» **Set problem**
Copy the lines in the data below, starting with the line that contains "Looking at the" and ending with the line that contains "Answer: the red", including both of those lines.

====== Record excerpts

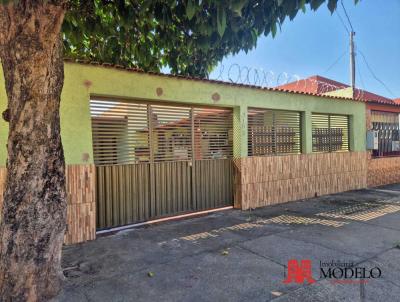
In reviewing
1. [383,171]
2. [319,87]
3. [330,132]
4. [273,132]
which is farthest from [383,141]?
[273,132]

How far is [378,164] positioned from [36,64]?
34.1ft

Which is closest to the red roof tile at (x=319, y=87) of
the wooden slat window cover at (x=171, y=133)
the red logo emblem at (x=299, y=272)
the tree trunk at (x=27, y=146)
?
the wooden slat window cover at (x=171, y=133)

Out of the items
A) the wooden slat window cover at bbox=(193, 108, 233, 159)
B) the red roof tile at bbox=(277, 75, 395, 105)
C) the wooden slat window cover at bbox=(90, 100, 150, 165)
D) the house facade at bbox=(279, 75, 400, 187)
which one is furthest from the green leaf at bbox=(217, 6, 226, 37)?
the red roof tile at bbox=(277, 75, 395, 105)

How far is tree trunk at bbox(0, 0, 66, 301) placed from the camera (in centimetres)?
255

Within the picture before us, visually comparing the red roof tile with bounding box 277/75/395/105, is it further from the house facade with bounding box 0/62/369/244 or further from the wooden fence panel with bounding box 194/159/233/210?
the wooden fence panel with bounding box 194/159/233/210

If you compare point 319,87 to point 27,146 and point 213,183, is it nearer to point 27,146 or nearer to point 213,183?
point 213,183

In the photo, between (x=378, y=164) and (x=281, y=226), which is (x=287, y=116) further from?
(x=378, y=164)

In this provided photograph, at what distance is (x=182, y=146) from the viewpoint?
5895 millimetres

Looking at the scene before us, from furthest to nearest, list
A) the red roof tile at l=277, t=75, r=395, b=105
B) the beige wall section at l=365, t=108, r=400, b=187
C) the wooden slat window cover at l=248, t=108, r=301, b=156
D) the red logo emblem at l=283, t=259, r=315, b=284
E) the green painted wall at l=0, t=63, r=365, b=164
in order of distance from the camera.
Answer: the red roof tile at l=277, t=75, r=395, b=105 → the beige wall section at l=365, t=108, r=400, b=187 → the wooden slat window cover at l=248, t=108, r=301, b=156 → the green painted wall at l=0, t=63, r=365, b=164 → the red logo emblem at l=283, t=259, r=315, b=284

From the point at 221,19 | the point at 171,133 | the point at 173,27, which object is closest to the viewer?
the point at 221,19

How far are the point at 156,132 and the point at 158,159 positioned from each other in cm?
54

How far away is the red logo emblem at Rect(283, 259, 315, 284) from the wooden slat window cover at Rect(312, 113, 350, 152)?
505 centimetres

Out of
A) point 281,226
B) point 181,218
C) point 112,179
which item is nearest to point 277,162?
point 281,226

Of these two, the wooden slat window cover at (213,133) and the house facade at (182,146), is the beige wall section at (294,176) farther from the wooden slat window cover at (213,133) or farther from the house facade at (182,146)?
the wooden slat window cover at (213,133)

============

» **Result for this task**
Looking at the scene before us, from furthest to nearest, list
A) the red roof tile at l=277, t=75, r=395, b=105
B) the beige wall section at l=365, t=108, r=400, b=187
C) the wooden slat window cover at l=248, t=108, r=301, b=156
D) the red logo emblem at l=283, t=259, r=315, b=284
E) the green painted wall at l=0, t=63, r=365, b=164
in order of distance from the camera.
Answer: the red roof tile at l=277, t=75, r=395, b=105 → the beige wall section at l=365, t=108, r=400, b=187 → the wooden slat window cover at l=248, t=108, r=301, b=156 → the green painted wall at l=0, t=63, r=365, b=164 → the red logo emblem at l=283, t=259, r=315, b=284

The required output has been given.